Как-то раз я шла мимо колбасной лавки Стефано. Сестра Антонио, Ада, которая теперь в ней работала — к собственной радости и к радости владельца, — увидела меня и выбежала на улицу. На ней был длинный белый халат, спускавшийся ниже колен, но даже в этой одежде она была очень хороша. От меня не укрылось, что она накрасила глаза и губы и воткнула в волосы красивые заколки. Наверняка под халатом на ней было нарядное платье — видимо, собиралась после работы на вечеринку. Ада сказала, что нам нужно поговорить, и мы решили, что перед ужином встретимся у нас во дворе. Я пришла первая. Вскоре появилась запыхавшаяся Ада. С ней был Паскуале, провожавший ее после работы.
Перебивая друг друга, они начали жаловаться мне на Антонио. Он стал жутко нервный, срывается на Мелину, прогуливает работу. Горрезио, его начальник, знавший его с детства, серьезно забеспокоился: что происходит с парнем?
— Он боится, что его призовут в армию, — сказала я.
— Если призовут, придется идти, — заметил Паскуале, — иначе объявят дезертиром.
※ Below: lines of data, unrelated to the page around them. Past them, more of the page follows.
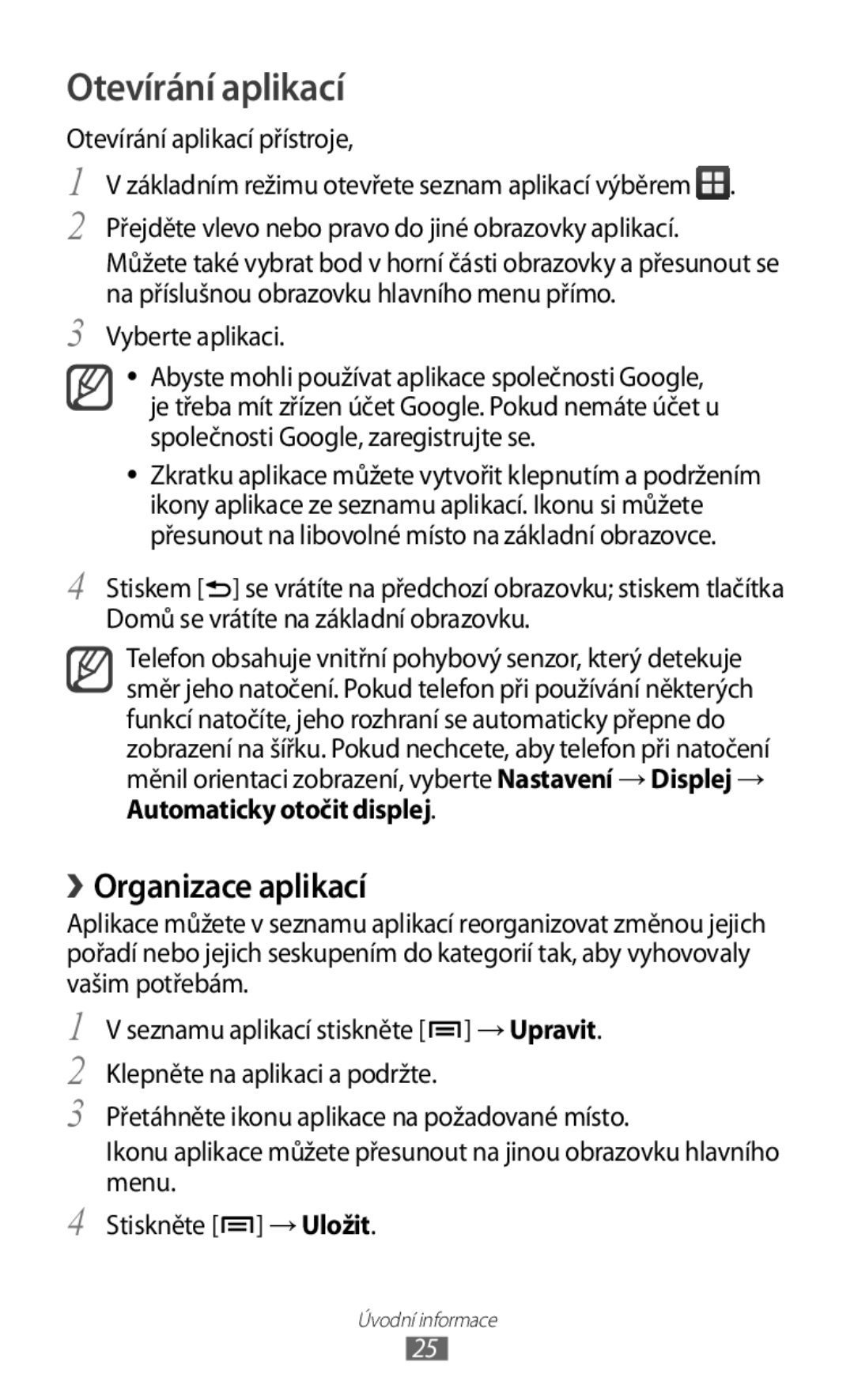 Otevírání aplikací

Otevírání aplikací přístroje,

1 V základním režimu otevřete seznam aplikací výběrem .

2 Přejděte vlevo nebo pravo do jiné obrazovky aplikací.

Můžete také vybrat bod v horní části obrazovky a přesunout se na příslušnou obrazovku hlavního menu přímo.

3 Vyberte aplikaci.

• Abyste mohli používat aplikace společnosti Google, je třeba mít zřízen účet Google. Pokud nemáte účet u společnosti Google, zaregistrujte se.

• Zkratku aplikace můžete vytvořit klepnutím a podržením ikony aplikace ze seznamu aplikací. Ikonu si můžete přesunout na libovolné místo na základní obrazovce.

4 Stiskem [ ] se vrátíte na předchozí obrazovku; stiskem tlačítka Domů se vrátíte na základní obrazovku.

Telefon obsahuje vnitřní pohybový senzor, který detekuje směr jeho natočení. Pokud telefon při používání některých funkcí natočíte, jeho rozhraní se automaticky přepne do zobrazení na šířku. Pokud nechcete, aby telefon při natočení měnil orientaci zobrazení, vyberte Nastavení → Displej → Automaticky otočit displej.

›› Organizace aplikací

Aplikace můžete v seznamu aplikací reorganizovat změnou jejich pořadí nebo jejich seskupením do kategorií tak, aby vyhovovaly vašim potřebám.

1 V seznamu aplikací stiskněte [ ] → Upravit.

2 Klepněte na aplikaci a podržte.

3 Přetáhněte ikonu aplikace na požadované místo.

Ikonu aplikace můžete přesunout na jinou obrazovku hlavního menu.

4 Stiskněte [ ] → Uložit.

Úvodní informace

25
— Когда с ним ты, он совсем другой, — вздохнула Ада.
— У меня нет на него времени.
— Что важнее, человек или учеба? — возмутился Паскуале.
— Поменьше ходи к Лине, — поддакнула Ада, — тогда и время появится.
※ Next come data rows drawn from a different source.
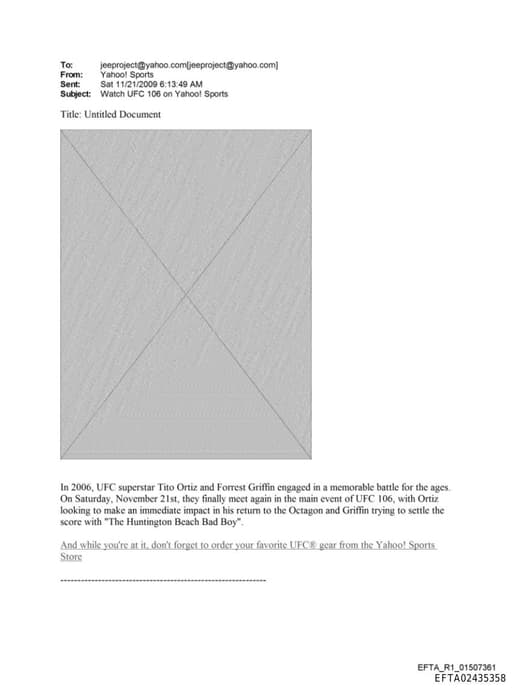 To: jeeproject@yahoo.com[jeeproject@yahoo.com]
From: Yahoo! Sports
Sent: Sat 11/21/2009 6:13:49 AM
Subject: Watch UFC 106 on Yahoo! Sports

Title: Untitled Document

In 2006, UFC superstar Tito Ortiz and Forrest Griffin engaged in a memorable battle for the ages. On Saturday, November 21st, they finally meet again in the main event of UFC 106, with Ortiz looking to make an immediate impact in his return to the Octagon and Griffin trying to settle the score with "The Huntington Beach Bad Boy".

And while you're at it, don't forget to order your favorite UFC® gear from the Yahoo! Sports Store

------------------------------------------------------------

EFTA_R1_01507361
EFTA02435358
— Я и так делаю, что могу, — с оскорбленным видом ответила я.
— Он слишком нервный, вот и переживает, — сказал Паскуале.
— Я с детства за матерью ухаживаю, — добавила Ада, — еще одного сумасшедшего в доме я не вынесу.
Я и рассердилась, и испугалась. Чувствуя себя виноватой, я стала чаще видеться с Антонио, хотя задавали по-прежнему много, да и не было у меня особенного желания бегать к нему на свидания. Но он все равно был недоволен. Как-то вечером, когда мы встретились на прудах, он показал мне повестку и расплакался. Его призвали, как и Энцо, осенью они должен были вместе отбыть к месту службы. Вот тут он меня действительно напугал: упал и принялся набивать себе рот землей. Я крепко прижала его к себе, шепча, что люблю его, и вытирая землю руками.
Во что я вляпалась, думала я вечером, ворочаясь без сна, и вдруг поняла, что не хочу бросать школу, не хочу выходить замуж за Антонио, не хочу жить с его матерью, братьями и сестрой, не хочу работать на бензозаправке. Я решила, что помогу ему чем смогу, но потом честно скажу, что между нами все кончено.
На следующий день я пошла к Лиле. Настроение было хуже некуда. Лила встретила меня непривычно бодрой, хотя в последнее время мы обе не видели причин особенно радоваться. Я рассказала ей о том, что Антонио получил повестку, и призналась, что хочу втайне от него обратиться за помощью к Марчелло или Микеле.